Saved data entries
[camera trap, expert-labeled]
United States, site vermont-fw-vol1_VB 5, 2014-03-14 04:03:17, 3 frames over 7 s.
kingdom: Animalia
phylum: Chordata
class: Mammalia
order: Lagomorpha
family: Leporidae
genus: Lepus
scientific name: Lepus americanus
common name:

■ **What the exercise asks**: Only an exact copy of the entries above will do.

■ **Result for this task**:
[camera trap, expert-labeled]
United States, site vermont-fw-vol1_VB 5, 2014-03-14 04:03:17, 3 frames over 7 s.
kingdom: Animalia
phylum: Chordata
class: Mammalia
order: Lagomorpha
family: Leporidae
genus: Lepus
scientific name: Lepus americanus
common name:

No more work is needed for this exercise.